In this mortal life, life itself and death are like that.
A couple of Tuesdays ago, one week before Christmas Day, we got word that my sister had died. She had been in terrible health for years, so it was hardly unexpected, and it was in many ways a deep blessing. Still, when such a time comes and your universe changes, it is always a bit jarring to realize it has actually happened.

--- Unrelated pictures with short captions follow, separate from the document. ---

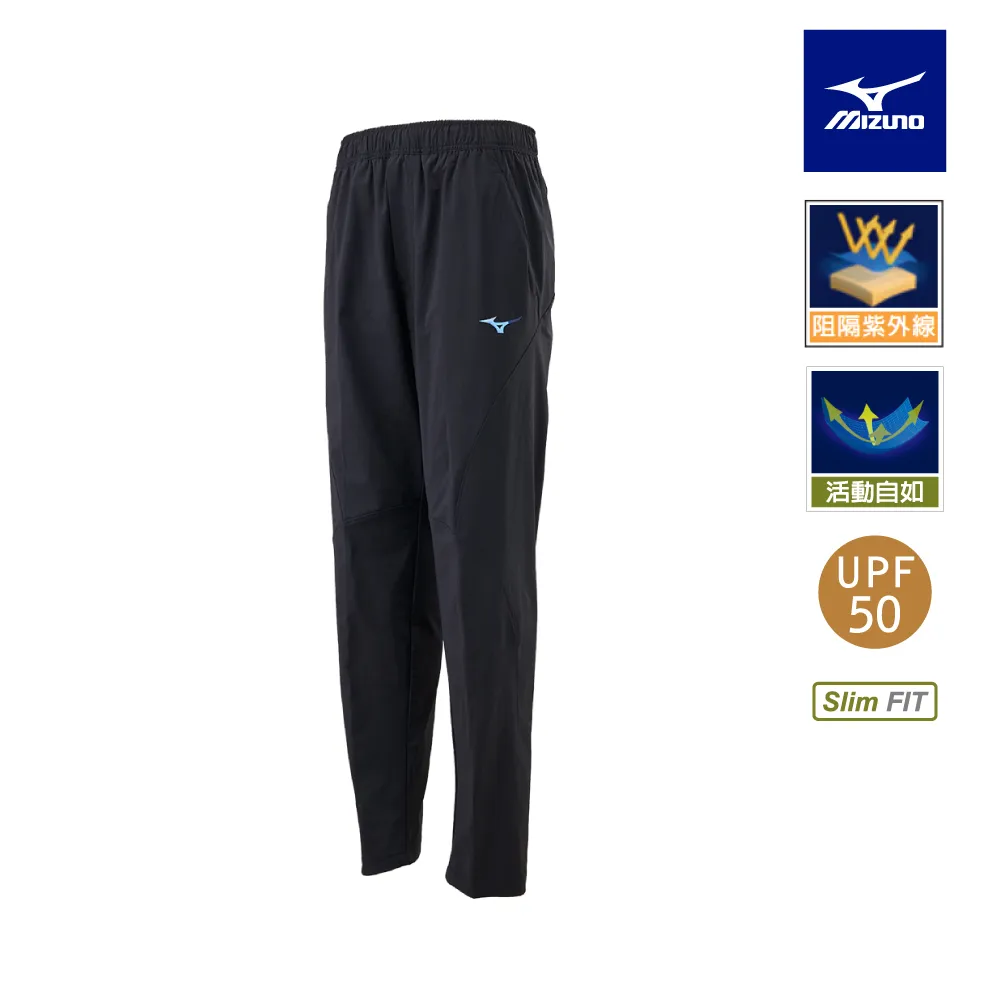 Mizuno 美津濃 男款 平織長褲 Slim FIT 彈性 兩側拉鍊口袋 單層 抗紫外線 黑 32TDA58409 歷史價格詳細信息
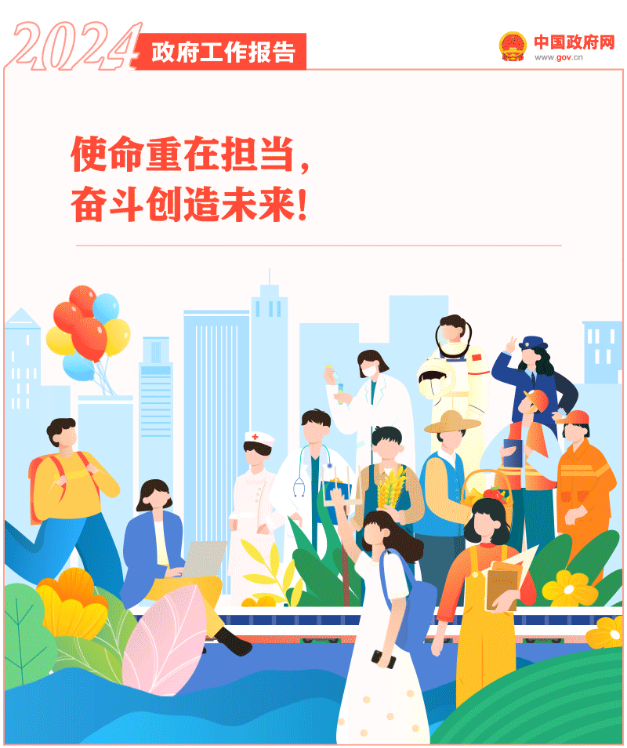 10500I142-49 中国·88038威尼斯检测中心(中国)股份有限公司-官方网站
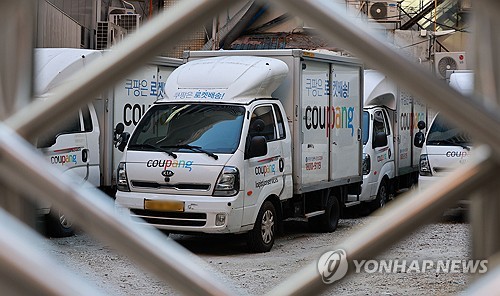 Coupang faces possibility of record fine over massive data breach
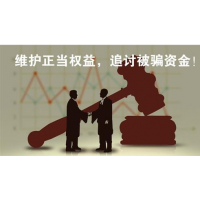 【財經焦點】云頂虧損不為人知的內情,平臺不讓出金已有問題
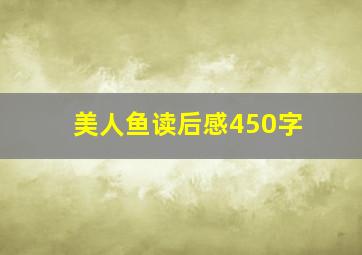 美人鱼读后感450字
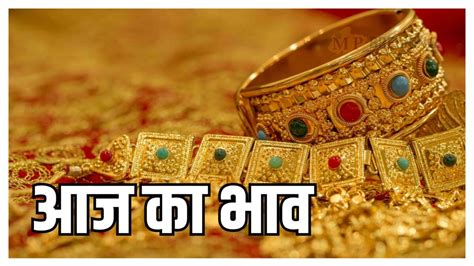 Gold Silver Latest Price Today सोना चांदी खरीदने का विचार कर रहे है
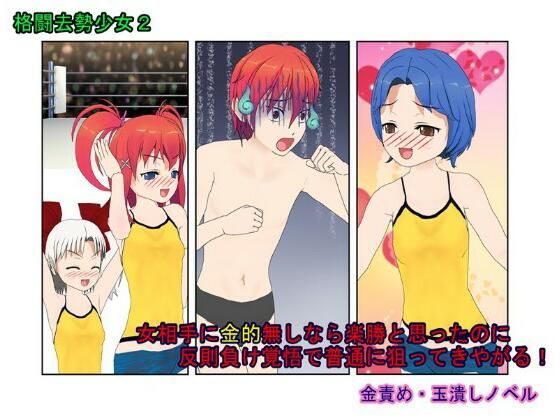『格闘去勢少女2』仲間をやられた不良が女相手に金的無し試合なら勝てると踏んで戦いを挑むも、反則負け上等で女たちに金的を狙わまくってボロクソにされる話(うさロボ屋) [d_225428]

So on the Friday before Christmas, we found ourselves coveyed up with our extended family at a warm little church in Robert Lee, Texas, and then at the picturesque little cemetery eight miles out of town in the Edith Community (not much community left), a stone’s throw from the now-fallen-down cabin where my mother was born. We stood near my parents’ graves and did the work of brothers laying a sister’s body to rest.

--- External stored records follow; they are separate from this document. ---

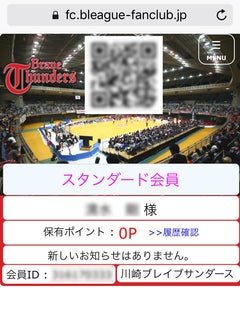会員トップ画面サンプル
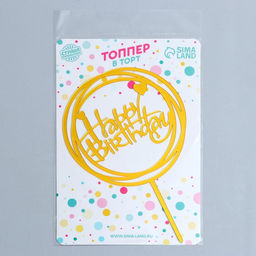 Цена за 2 шт. Топпер для торта «С днём рождения», золотой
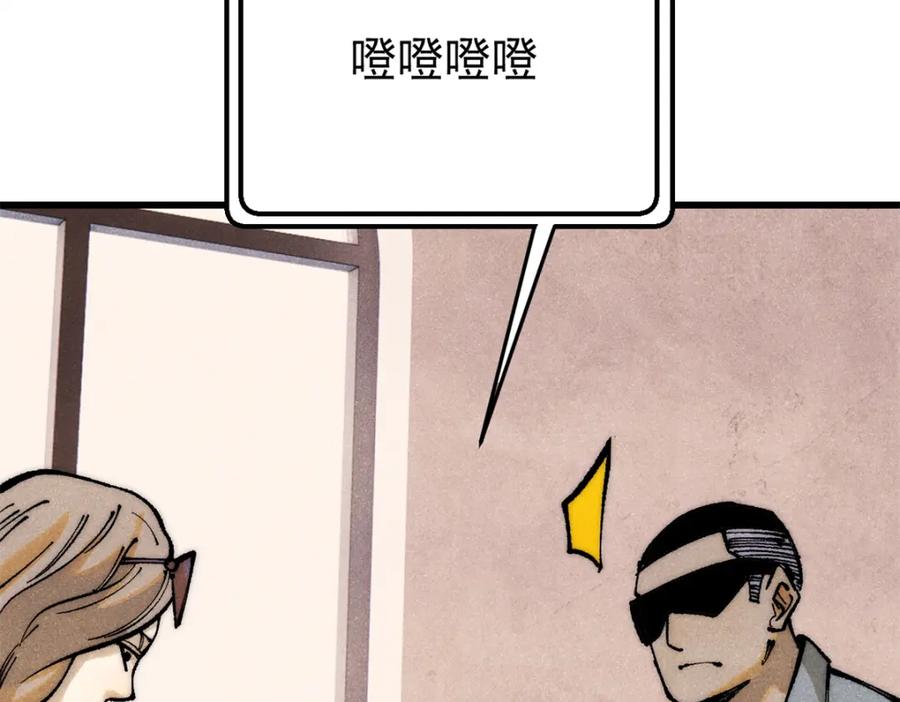 玩家凶猛 110 程序猿诅咒 第84页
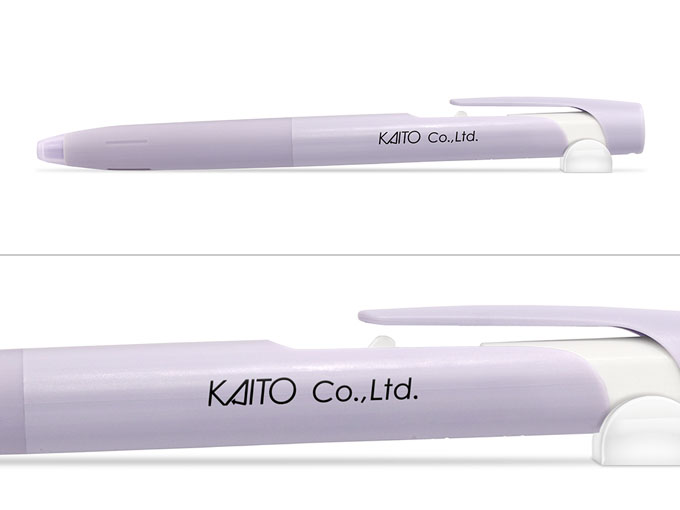 ブレン0.7㎜　へ名入れ【株式会社開渡様】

Just a few days earlier—before he had any idea we’d be heading to a family funeral—my younger brother Jim, also a pastor, had written about yet again standing with a family in a hospital room, and realizing how deep the connection is between two holy moments: “our first and our final breaths.”
“As the vigil unfolds, finally, the last critical breath of musty earth-air is exhaled and somewhere unseen, the same now unfettered soul breathes its first exhilarating breath of heaven.”
It’s poignantly ironic, Jim wrote, that “at the other end of the same hospital, people participate in a struggle of a different kind, a labor whose fruition is a new life, taking a first critical breath that officially encumbers and indentures it into a season of humanity. . . . One soul is freed from time; the other soul is bound by it, for a time.”
Just a breath or two after we left the cemetery, my family gathered for Christmas, gathered literally from across continents, and began to share smiles and laughter, good times together, fun and not a little food, and, not least, an eleven-month-old smiling granddaughter still at that wonderfully guileless age where the boxes the presents come in are as much fun for her as the gifts.
Yesterday, my firstborn called to say that he and his wife had heard the heartbeat of their unborn child. (It’s fast! Another beautiful granddaughter!?)
Jim’s right. “Because a baby born in a barn grew up, tasted fully of life, and was later laid in a tomb; and because he walked out of that tomb alive again, we also can walk away from funerals and cemeteries without leaving our hope in a casket.”
The new year has begun. Fine. I’m for any reason to take a day off and spend it with family. But the real hope of new life has nothing to do with calendars and everything to do with Bethlehem.